Stated goal →
Put the stretch of the listing from the line containing "Amongst all of" through the end of the listing into a numbered list, leaving out blank lines.

Dataset records →
####

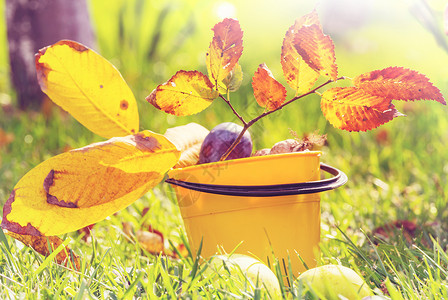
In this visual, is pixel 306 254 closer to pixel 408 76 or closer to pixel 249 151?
pixel 249 151

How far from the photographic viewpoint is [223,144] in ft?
3.64

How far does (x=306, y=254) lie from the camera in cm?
116

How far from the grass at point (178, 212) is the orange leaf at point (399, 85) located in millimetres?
272

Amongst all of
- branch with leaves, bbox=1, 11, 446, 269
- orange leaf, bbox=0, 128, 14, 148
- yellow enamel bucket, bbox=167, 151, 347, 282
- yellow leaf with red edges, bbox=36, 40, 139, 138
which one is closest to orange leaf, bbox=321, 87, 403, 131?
branch with leaves, bbox=1, 11, 446, 269

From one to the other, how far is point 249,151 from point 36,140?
1900mm

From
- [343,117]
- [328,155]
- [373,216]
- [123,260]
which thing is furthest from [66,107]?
[328,155]

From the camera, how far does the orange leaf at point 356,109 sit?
1049mm

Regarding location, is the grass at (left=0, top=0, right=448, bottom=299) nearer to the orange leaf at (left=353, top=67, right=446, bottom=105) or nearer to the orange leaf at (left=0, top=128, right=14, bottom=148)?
the orange leaf at (left=0, top=128, right=14, bottom=148)

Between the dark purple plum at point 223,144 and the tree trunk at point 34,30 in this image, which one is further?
the tree trunk at point 34,30

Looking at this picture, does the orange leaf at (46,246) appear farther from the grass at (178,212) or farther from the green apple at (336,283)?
the green apple at (336,283)

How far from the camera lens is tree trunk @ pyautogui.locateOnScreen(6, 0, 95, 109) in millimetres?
3115

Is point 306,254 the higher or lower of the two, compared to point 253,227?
lower

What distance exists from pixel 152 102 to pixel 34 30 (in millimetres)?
2452

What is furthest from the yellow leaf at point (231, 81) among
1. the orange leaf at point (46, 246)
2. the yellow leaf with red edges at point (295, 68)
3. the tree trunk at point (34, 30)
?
the tree trunk at point (34, 30)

####

Expected answer →
1. Amongst all of
2. - branch with leaves, bbox=1, 11, 446, 269
3. - orange leaf, bbox=0, 128, 14, 148
4. - yellow enamel bucket, bbox=167, 151, 347, 282
5. - yellow leaf with red edges, bbox=36, 40, 139, 138
6. which one is closest to orange leaf, bbox=321, 87, 403, 131?
7. branch with leaves, bbox=1, 11, 446, 269
8. From one to the other, how far is point 249,151 from point 36,140?
9. 1900mm
10. From
11. - [343,117]
12. - [328,155]
13. - [373,216]
14. - [123,260]
15. which thing is furthest from [66,107]?
16. [328,155]
17. From the camera, how far does the orange leaf at point 356,109 sit?
18. 1049mm
19. Regarding location, is the grass at (left=0, top=0, right=448, bottom=299) nearer to the orange leaf at (left=353, top=67, right=446, bottom=105) or nearer to the orange leaf at (left=0, top=128, right=14, bottom=148)?
20. the orange leaf at (left=0, top=128, right=14, bottom=148)
21. Between the dark purple plum at point 223,144 and the tree trunk at point 34,30 in this image, which one is further?
22. the tree trunk at point 34,30
23. Looking at this picture, does the orange leaf at (46,246) appear farther from the grass at (178,212) or farther from the green apple at (336,283)?
24. the green apple at (336,283)
25. How far from the camera lens is tree trunk @ pyautogui.locateOnScreen(6, 0, 95, 109) in millimetres?
26. 3115
27. Is point 306,254 the higher or lower of the two, compared to point 253,227?
28. lower
29. What distance exists from pixel 152 102 to pixel 34 30 (in millimetres)?
30. 2452
31. What is furthest from the yellow leaf at point (231, 81) among
32. 1. the orange leaf at point (46, 246)
33. 2. the yellow leaf with red edges at point (295, 68)
34. 3. the tree trunk at point (34, 30)
35. ?
36. the tree trunk at point (34, 30)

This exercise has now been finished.